* **Questions to answer**:
1. Which measurement scheme does the article on data center cooling name as helping operators move toward optimal performance?
2. Rewrite the article on data center cooling from "Q. In what ways" up to and including "maintaining IT functions.", putting "indirect benefits" in place of "knock-on benefits".

* **Selected passage**:
■ ■ ■ ■
This article originally appeared in BSRIA’s Delta T magazine January 2011. It has been posted here by --BSRIA.


BSRIA’s head of computer and physical modelling, William Booth, provides the answers to technical questions on data centre cooling posed by BSRIA members.

Contents

[edit] Optimising cooling

Q. In what ways can cooling systems for data centres be optimised to achieve the best performance?

Optimisation of data centre cooling can be viewed on the micro (component) level but also on the macro level to ensure that the data centre operates efficiently, reliably and effectively.

Measurement schemes, such as Energy Efficiency Rating (EER), enable operators to move towards optimal performance. Another driver for efficient operation can be the knock-on benefits to company profitability. Alternatively, as most data centre sites will have a limit of maximum available electrical power, optimisation will allow the operator to maximise the efficiency of a system while maintaining IT functions.

The principles of data centre cooling are straightforward. The main challenges are the implementation of the design and the operation of the data centre cooling and IT equipment. The quality and quantity of cooling are important. It calls for attention to detail and good understanding, co-ordination and management at the micro and macro levels.
■ ■ ■ ■
* **Information supplied**:

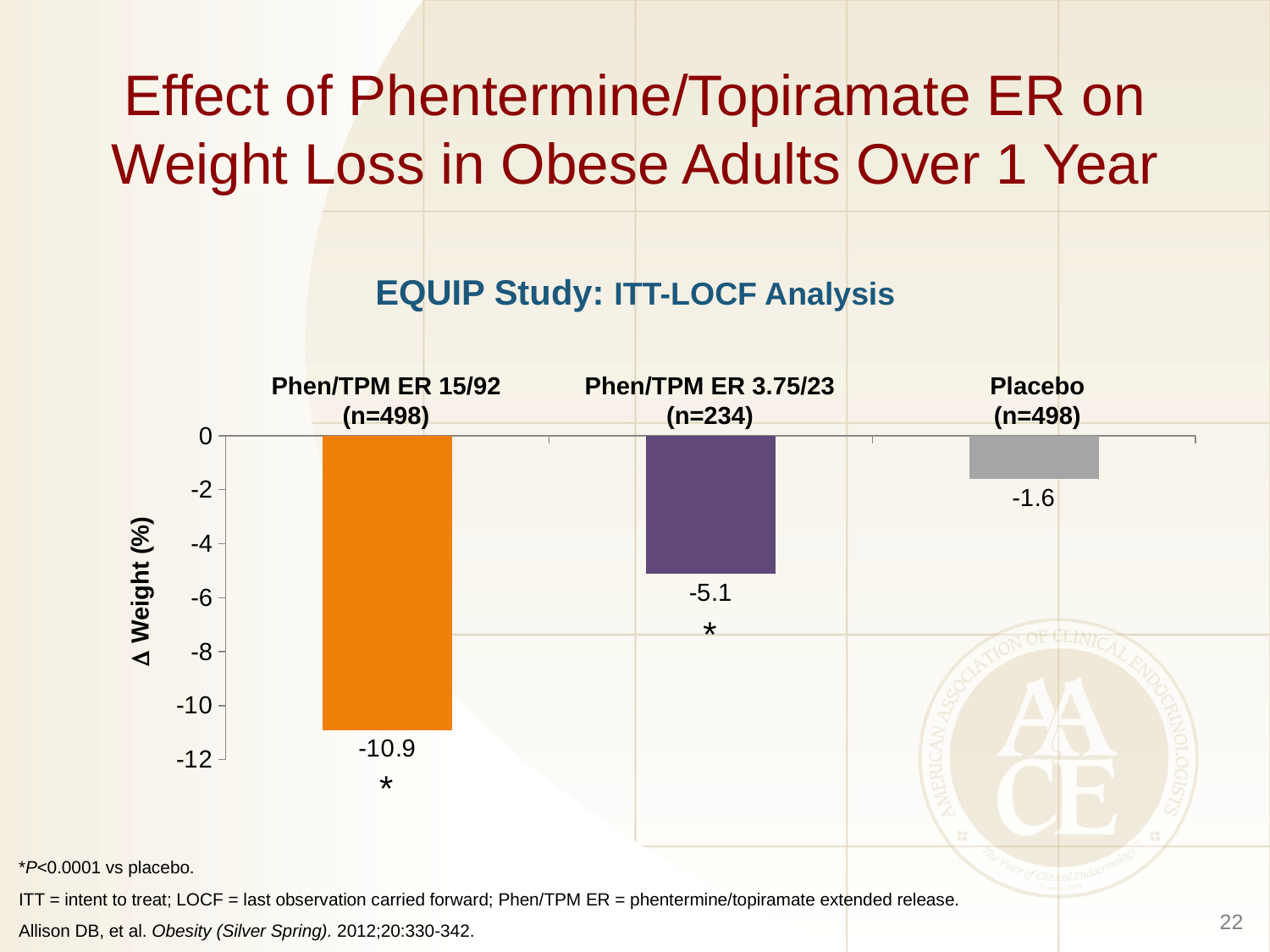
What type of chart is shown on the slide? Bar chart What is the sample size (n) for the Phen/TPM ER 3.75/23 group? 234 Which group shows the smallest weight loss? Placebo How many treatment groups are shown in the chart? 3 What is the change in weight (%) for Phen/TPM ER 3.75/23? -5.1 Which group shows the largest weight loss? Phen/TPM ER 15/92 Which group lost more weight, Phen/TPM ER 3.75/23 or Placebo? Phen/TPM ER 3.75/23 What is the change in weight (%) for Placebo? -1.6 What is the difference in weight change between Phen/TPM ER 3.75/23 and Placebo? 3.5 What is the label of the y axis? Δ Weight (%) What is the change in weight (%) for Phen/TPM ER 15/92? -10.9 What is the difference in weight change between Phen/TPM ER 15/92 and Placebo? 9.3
■ ■ ■ ■
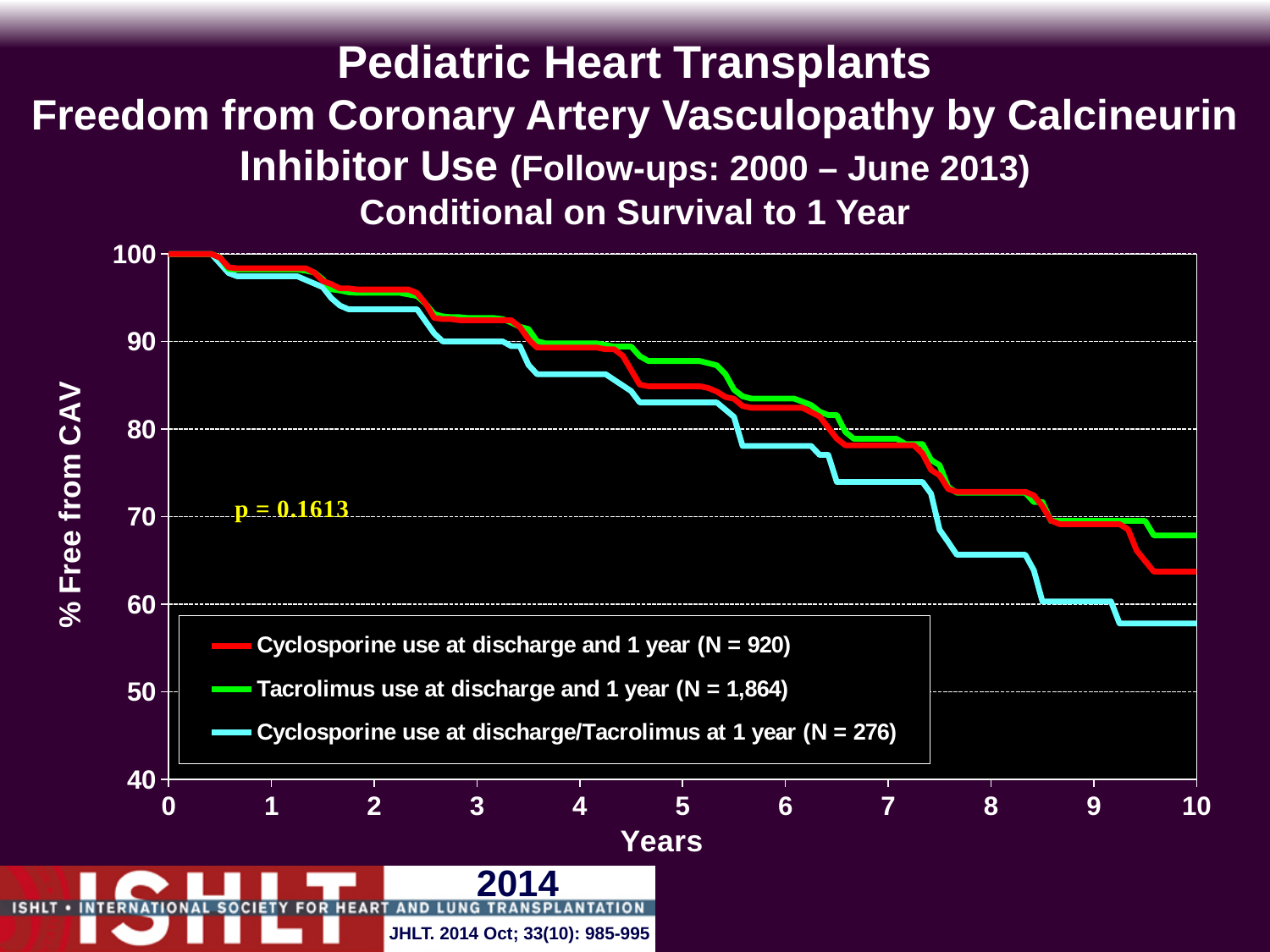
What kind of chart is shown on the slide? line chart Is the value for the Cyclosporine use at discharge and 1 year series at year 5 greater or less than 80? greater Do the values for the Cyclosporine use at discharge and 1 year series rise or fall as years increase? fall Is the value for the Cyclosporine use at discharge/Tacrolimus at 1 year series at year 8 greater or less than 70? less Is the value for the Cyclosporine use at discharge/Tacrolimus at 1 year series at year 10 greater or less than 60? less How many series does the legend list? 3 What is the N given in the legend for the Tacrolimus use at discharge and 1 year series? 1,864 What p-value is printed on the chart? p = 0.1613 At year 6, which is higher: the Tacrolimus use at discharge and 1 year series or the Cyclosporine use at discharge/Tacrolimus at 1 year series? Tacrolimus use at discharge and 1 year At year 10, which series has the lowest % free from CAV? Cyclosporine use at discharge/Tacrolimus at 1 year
■ ■ ■ ■
* **List of solutions**:
1. Energy Efficiency Rating (EER).

2.
Q. In what ways can cooling systems for data centres be optimised to achieve the best performance?

Optimisation of data centre cooling can be viewed on the micro (component) level but also on the macro level to ensure that the data centre operates efficiently, reliably and effectively.

Measurement schemes, such as Energy Efficiency Rating (EER), enable operators to move towards optimal performance. Another driver for efficient operation can be the indirect benefits to company profitability. Alternatively, as most data centre sites will have a limit of maximum available electrical power, optimisation will allow the operator to maximise the efficiency of a system while maintaining IT functions.